Generative adversarial networks (GAN)

GANs (Generative Adversarial Networks) are based on making two neural networks compete with each other. The first network, the generator, creates synthetic data from random noise (e.g. a sample normal distribution). The second network, the discriminator, tells whether the data given to it is real data or synthetic data.

Both these networks are trained alternately, one training step at a time. The figure above depicts the training process that happens in two phases. We will try to understand it in terms of image data.

Setup

  • The coding size, i.e., the size of random noise is defined (e.g. 50).
  • The network structure of the generator and the discriminator are defined.
  • The first model contains only the discriminator.
  • The second model is the GAN, which is obtained by concatenating the generator and discriminator, respectively.

Phase 1

  • Random noise is given to the generator network.

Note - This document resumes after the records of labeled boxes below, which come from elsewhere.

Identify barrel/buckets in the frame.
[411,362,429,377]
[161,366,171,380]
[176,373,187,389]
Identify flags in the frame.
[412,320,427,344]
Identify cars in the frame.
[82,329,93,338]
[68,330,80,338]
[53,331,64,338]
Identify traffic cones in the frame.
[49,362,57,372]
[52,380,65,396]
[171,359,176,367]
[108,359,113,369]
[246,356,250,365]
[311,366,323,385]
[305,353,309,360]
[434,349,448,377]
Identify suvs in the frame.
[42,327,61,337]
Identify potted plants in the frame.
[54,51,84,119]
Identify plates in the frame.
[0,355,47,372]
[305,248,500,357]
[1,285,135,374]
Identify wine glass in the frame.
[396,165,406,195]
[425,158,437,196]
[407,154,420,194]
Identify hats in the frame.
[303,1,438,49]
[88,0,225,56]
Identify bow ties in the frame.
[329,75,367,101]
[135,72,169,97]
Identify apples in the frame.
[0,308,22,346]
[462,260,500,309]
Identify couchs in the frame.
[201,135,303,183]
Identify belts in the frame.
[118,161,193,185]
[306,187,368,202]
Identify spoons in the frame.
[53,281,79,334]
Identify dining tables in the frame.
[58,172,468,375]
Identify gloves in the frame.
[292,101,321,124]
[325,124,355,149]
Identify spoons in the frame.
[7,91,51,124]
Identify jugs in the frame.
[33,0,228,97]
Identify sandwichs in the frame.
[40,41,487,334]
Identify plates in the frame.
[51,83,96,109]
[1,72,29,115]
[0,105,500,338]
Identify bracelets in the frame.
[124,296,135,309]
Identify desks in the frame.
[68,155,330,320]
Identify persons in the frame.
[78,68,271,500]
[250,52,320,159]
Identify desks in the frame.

The forward pass through it produces the fake images.
  • The fake images are combined with a batch of equal number of real images.
  • The real images are given a labels , 1, and the fake images are given the labels, 0.
  • This batch of images and their labels are passed to the discriminator for one training step of the discriminator model.
  • In this step the weights of the discriminator model are updated using true labels. The discriminator learns to identify real vs fake images.

Phase 2

  • In this phase, the discriminator part of the GAN will have weights trained from previous step. The training mode of the discriminator is turned off in this phase. The generator part of the GAN has its training model on.
  • A forward pass through the generator is performed to generate fake images.
  • The labels of the fake images are set to 1. This is to make the GAN train on this data considering it to be real images.
  • The fake images and labels are passed to the GAN to train it for one training step. Note that in GAN at this step, only the generator part gets trained.
  • The weights of generator part of the GAN are updated. The generator learns to make realistic images.

The two phases are repeated alternatively. The Phase 1 trains the discriminator to distinguish between real and fake images. The phase two trains the generator to create images are that realistic.

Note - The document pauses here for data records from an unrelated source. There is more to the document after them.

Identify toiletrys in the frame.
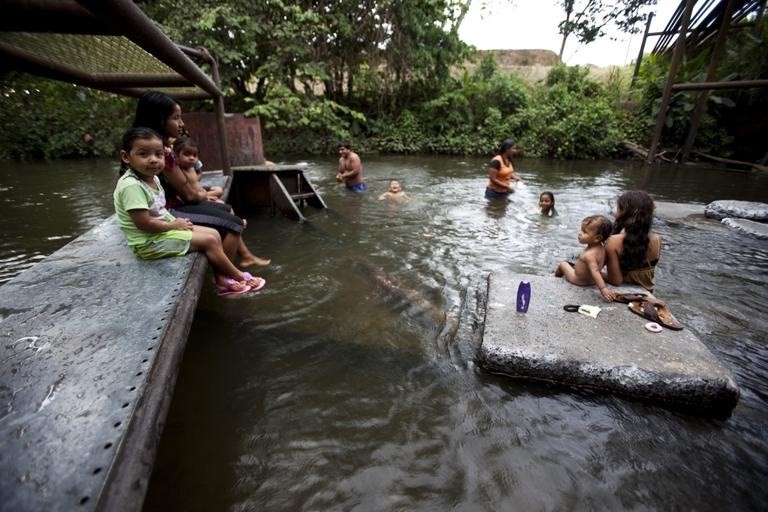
[516,281,531,313]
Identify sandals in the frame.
[213,271,268,298]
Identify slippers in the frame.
[630,300,685,332]
[607,289,649,304]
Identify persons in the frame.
[335,142,366,192]
[113,92,272,301]
[484,138,517,195]
[538,192,559,217]
[555,216,615,303]
[379,180,412,203]
[604,190,660,294]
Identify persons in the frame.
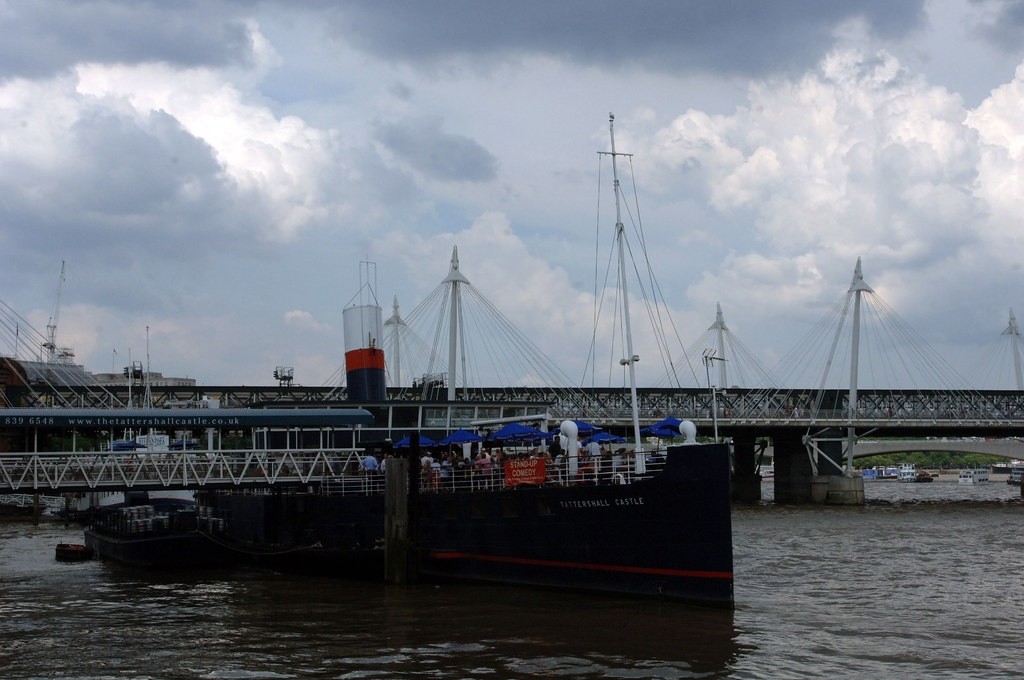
[357,435,661,484]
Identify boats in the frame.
[55,542,94,562]
[958,468,991,486]
[1008,470,1024,485]
[896,462,917,483]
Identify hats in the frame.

A simple implementation of GAN in Tensorflow is provided on this GitHub repository. It utilizes the mnist dataset.

The training considerations

Training GANs require good computational power. I was able to train the above linked GAN with only 10 thousand samples and it took about two hours to train for 50 epochs on google colab. Yet it was not able to generate good images.

The first row in above figure shows the real images in mnist dataset and the second row show some of the images generated by the generator.

It is faster to train GANs on GPU, but this was just a demo for explaining the process.

Several adaptations of this method have been developed for various applications, one of which I use for my work. I will write about it sometime later.